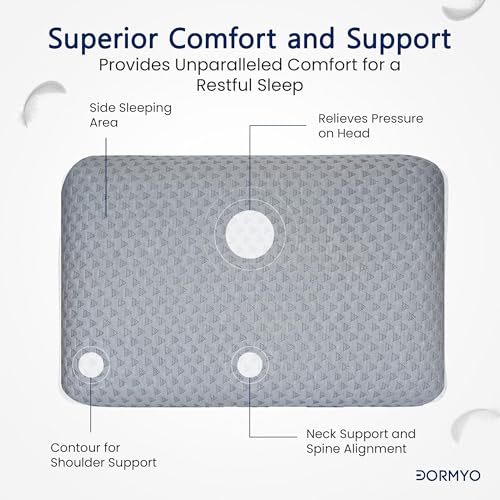 Superior Comfort and Support

Provides Unparalleled Comfort for a Restful Sleep

Side Sleeping Area

Relieves Pressure on Head

Contour for Shoulder Support

Neck Support and Spine Alignment

DORMYO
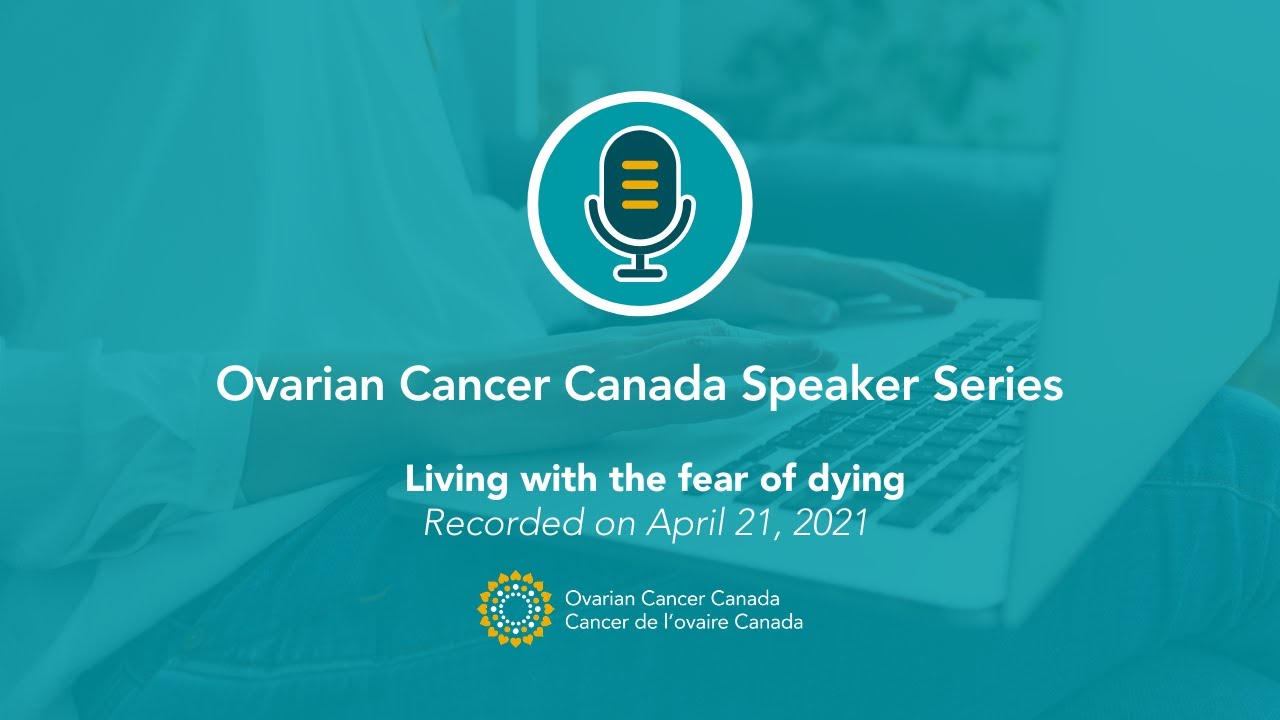 Ovarian Cancer Canada Speaker Series

Living with the fear of dying
Recorded on April 21, 2021

Ovarian Cancer Canada
Cancer de l'ovaire Canada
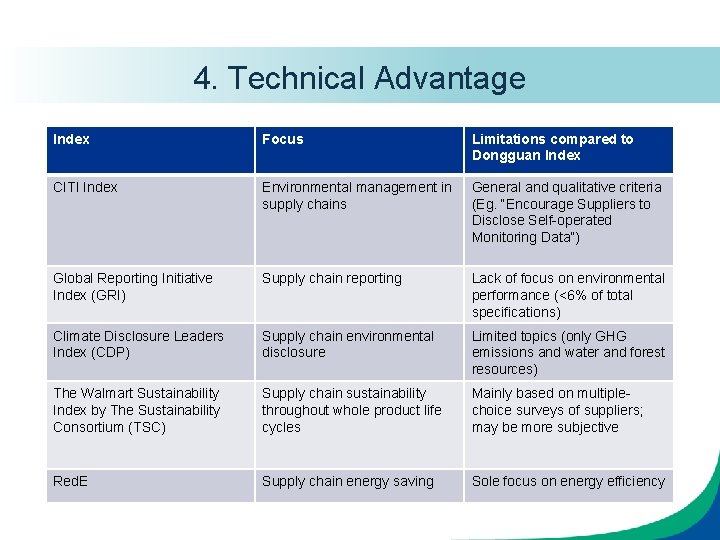 4. Technical Advantage

| Index | Focus | Limitations compared to Dongguan Index |
|---|---|---|
| CITI Index | Environmental management in supply chains | General and qualitative criteria (Eg. "Encourage Suppliers to Disclose Self-operated Monitoring Data") |
| Global Reporting Initiative Index (GRI) | Supply chain reporting | Lack of focus on environmental performance (<6% of total specifications) |
| Climate Disclosure Leaders Index (CDP) | Supply chain environmental disclosure | Limited topics (only GHG emissions and water and forest resources) |
| The Walmart Sustainability Index by The Sustainability Consortium (TSC) | Supply chain sustainability throughout whole product life cycles | Mainly based on multiple-choice surveys of suppliers; may be more subjective |
| RedE | Supply chain energy saving | Sole focus on energy efficiency |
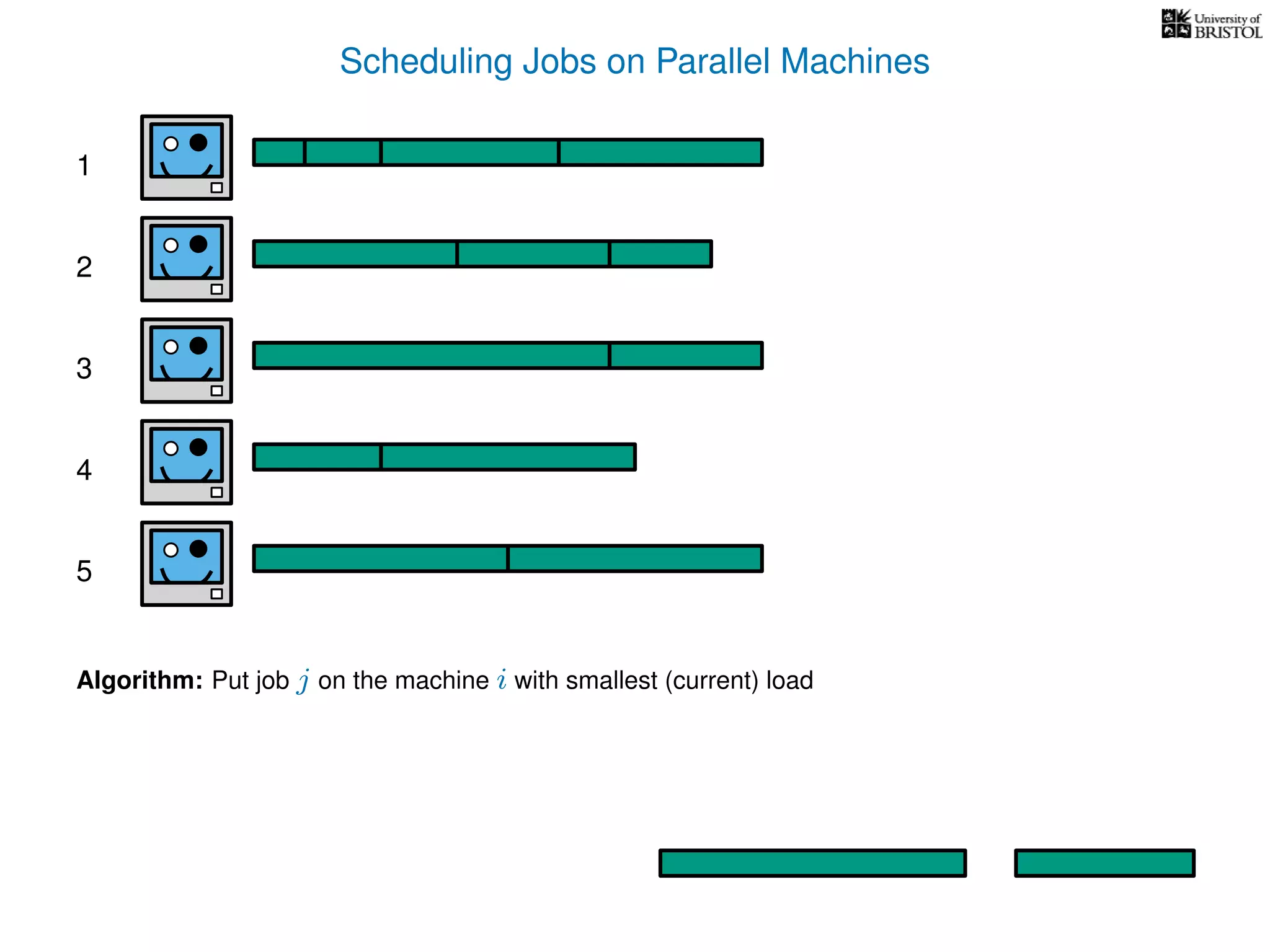 University of BRISTOL

Scheduling Jobs on Parallel Machines

1

2

3

4

5

**Algorithm:** Put job $j$ on the machine $i$ with smallest (current) load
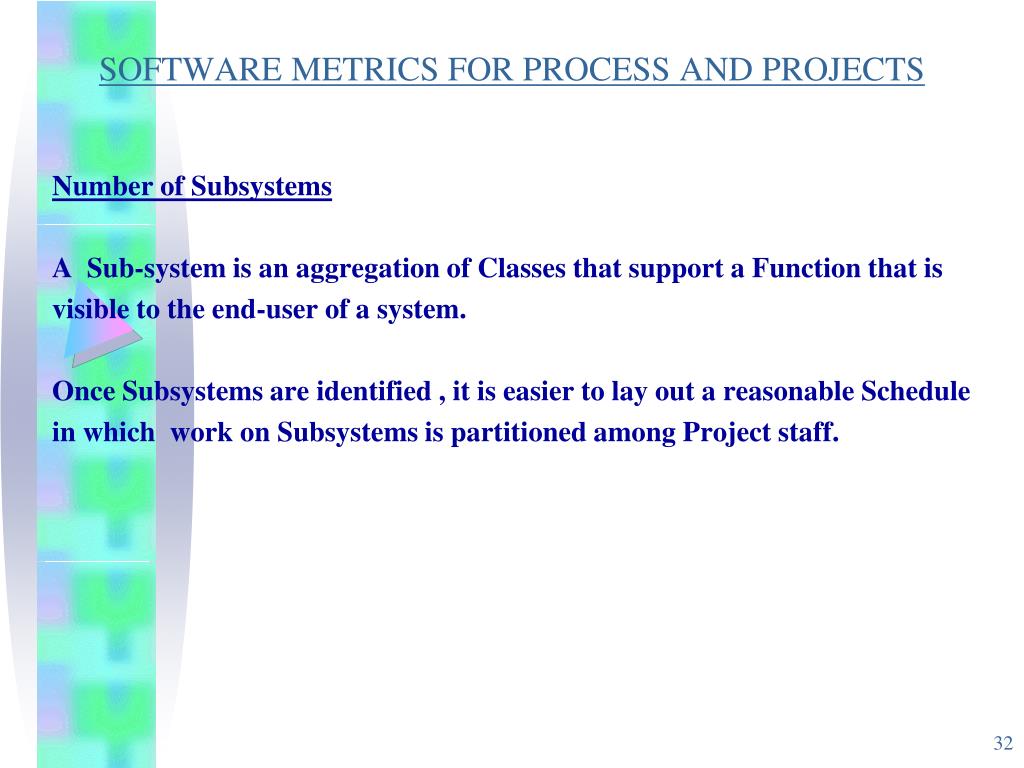 SOFTWARE METRICS FOR PROCESS AND PROJECTS

Number of Subsystems

A Sub-system is an aggregation of Classes that support a Function that is visible to the end-user of a system.

Once Subsystems are identified , it is easier to lay out a reasonable Schedule in which work on Subsystems is partitioned among Project staff.

32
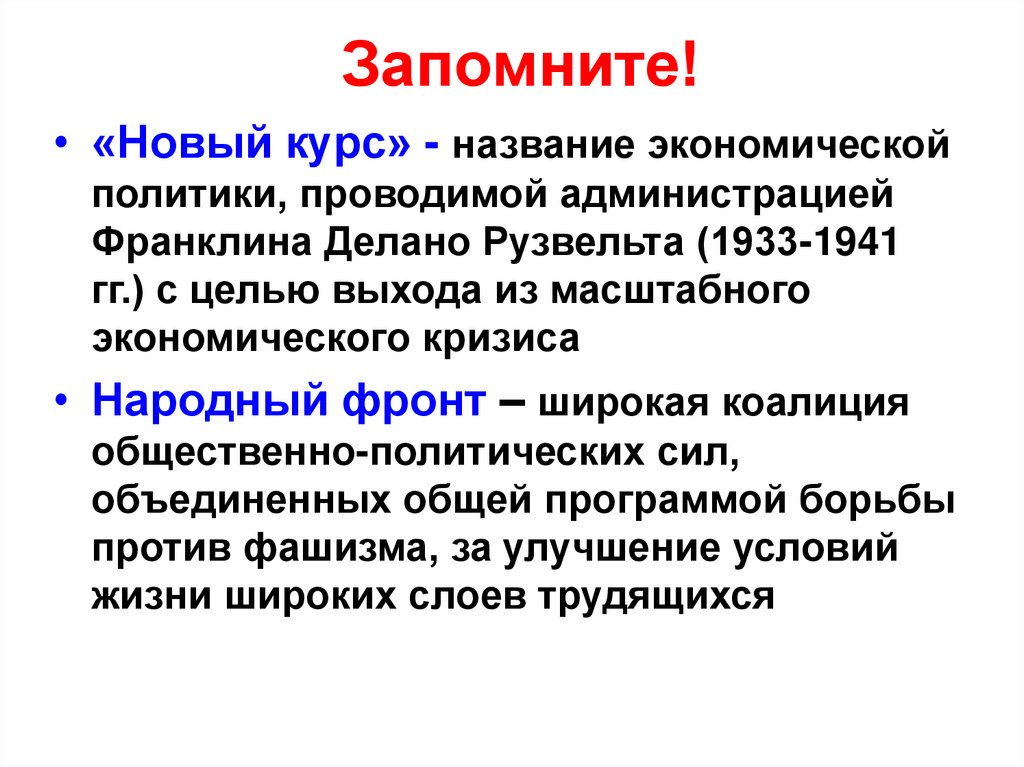 Запомните!

• «Новый курс» - название экономической политики, проводимой администрацией Франклина Делано Рузвельта (1933-1941 гг.) с целью выхода из масштабного экономического кризиса

• Народный фронт – широкая коалиция общественно-политических сил, объединенных общей программой борьбы против фашизма, за улучшение условий жизни широких слоев трудящихся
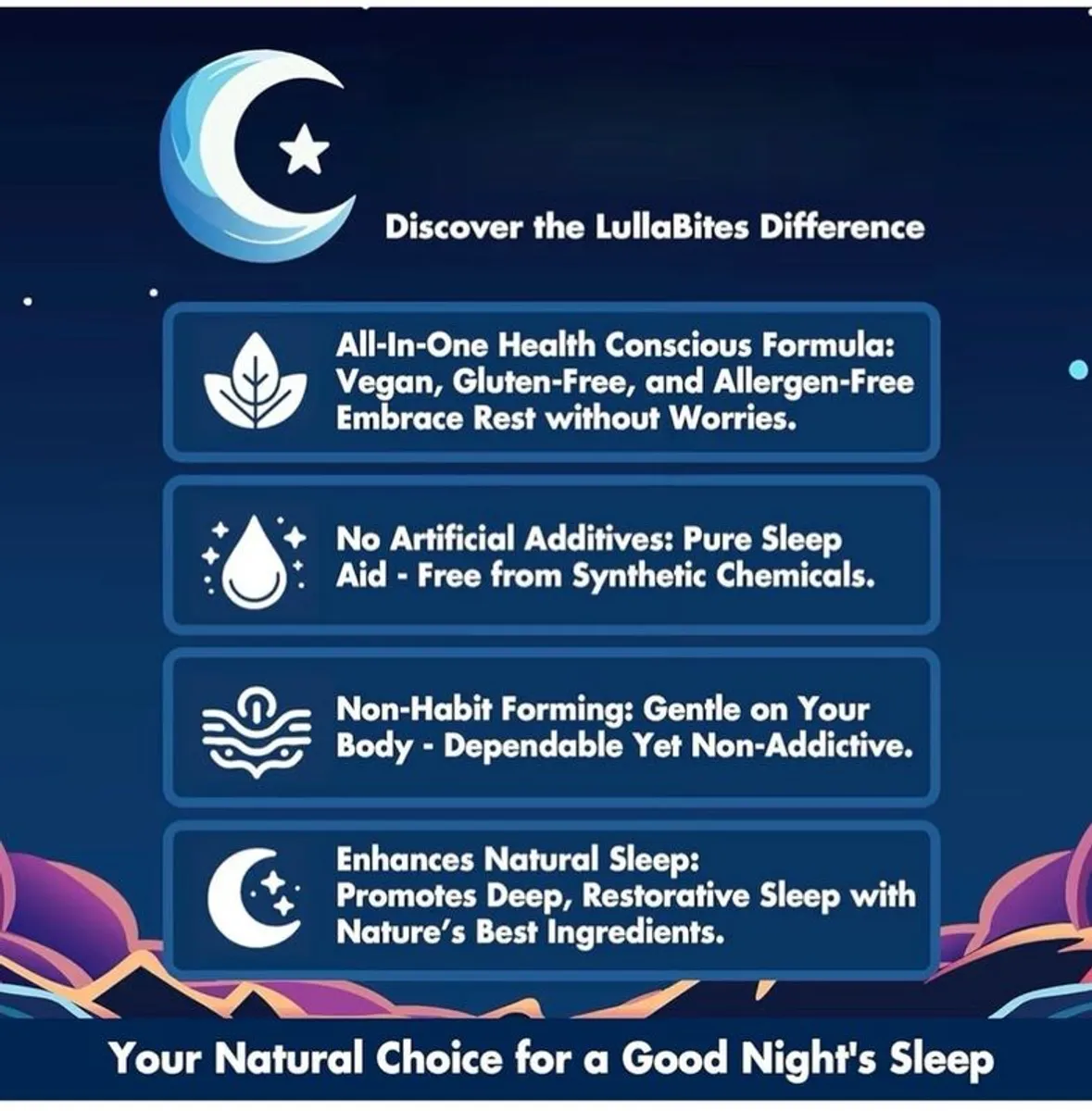 Discover the LullaBites Difference

All-In-One Health Conscious Formula: Vegan, Gluten-Free, and Allergen-Free Embrace Rest without Worries.

No Artificial Additives: Pure Sleep Aid - Free from Synthetic Chemicals.

Non-Habit Forming: Gentle on Your Body - Dependable Yet Non-Addictive.

Enhances Natural Sleep: Promotes Deep, Restorative Sleep with Nature's Best Ingredients.

Your Natural Choice for a Good Night's Sleep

» WORK INSTRUCTION: Everything from the first line of the entries through the line containing "Cancer de l'ovaire Canada" is to be transcribed exactly; the pictures are not.

» ANSWER BOX:
 Superior Comfort and Support

Provides Unparalleled Comfort for a Restful Sleep

Side Sleeping Area

Relieves Pressure on Head

Contour for Shoulder Support

Neck Support and Spine Alignment

DORMYO
 Ovarian Cancer Canada Speaker Series

Living with the fear of dying
Recorded on April 21, 2021

Ovarian Cancer Canada
Cancer de l'ovaire Canada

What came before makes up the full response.